El hombre en busca de sentido es uno de los libros que un prisionero me prestó en la celda. El siquiatra que lo escribió decía que el sentido de la vida no se debe buscar a través de todo el tiempo que dura esa vida, sino de cada día que transcurre.
Tras la conferencia de prensa no sentí que ocurriera nada.
Denunciar esas mínimas cosas que podían hacer la diferencia, como la humillación de los “bombonazos”, esas cachetadas que se aplican sobre todo a los jóvenes que no alcanzan al pase de lista. Una “fajina” que permitiera hacer los trabajos de limpieza del penal, sin la degradación extrema de arrastrar cientos de litros de agua con una cobija hasta llegar a una coladera, para exprimirla y empezar de nuevo; que la gente pudiera defecar sin hacer uso de las coladeras abiertas, estuvieron entre los objetivos para darle sentido a mi experiencia en prisión.
El otro fue la liberación de Víctor Manuel Cervantes, un ingenuo e inteligente joven oaxaqueño que estaba preso por aceptar, caballerosamente, ayudar a una joven coqueta que le pidió cargarle una mochila en la línea 9 del metro, la cual contenía teléfonos móviles que ella acababa de robar junto con un cómplice. El abogado de oficio le recomendó confesarse culpable.
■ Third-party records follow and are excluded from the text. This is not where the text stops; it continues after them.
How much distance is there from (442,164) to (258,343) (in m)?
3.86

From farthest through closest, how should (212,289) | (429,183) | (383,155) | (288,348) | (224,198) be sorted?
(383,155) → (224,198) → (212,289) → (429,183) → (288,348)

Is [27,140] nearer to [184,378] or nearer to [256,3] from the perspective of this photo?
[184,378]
Le aseguró que como primo delincuente sería fácil que obtuviera la fianza.
Víctor Manuel confió en la justicia pero llegó la sentencia, y por el valor del monto robado le negaron la fianza. La joven que lo involucró y otro sujeto participante en el robo quedaron libres. Él no, por lo menos hasta el momento de escribir estas líneas.
De manera que los intentos de darle sentido a la experiencia carcelaria se habían quedado en eso, en intentos fallidos.
Pero las cosas no se terminan hasta que se terminan.
Entre varias de las personas que vivieron la experiencia carcelaria por primera –y esperaban única vez–, había otro método compartido para buscarle sentido a la amarga vivencia: escribir un libro.
Pero tal parece que una vez con la libertad recuperada, lo único que ellos querían era olvidar todo lo que les recordara la cárcel.
Al momento, Víctor Manuel está preso; las autoridades no han dado la menor señal de querer resolver las cosas mínimas que podrían hacer, de la vivencia en reclusorios, una experiencia menos indigna; y yo estoy escribiendo este testimonio para darme una oportunidad más de buscarle sentido a este fragmento de mi vida.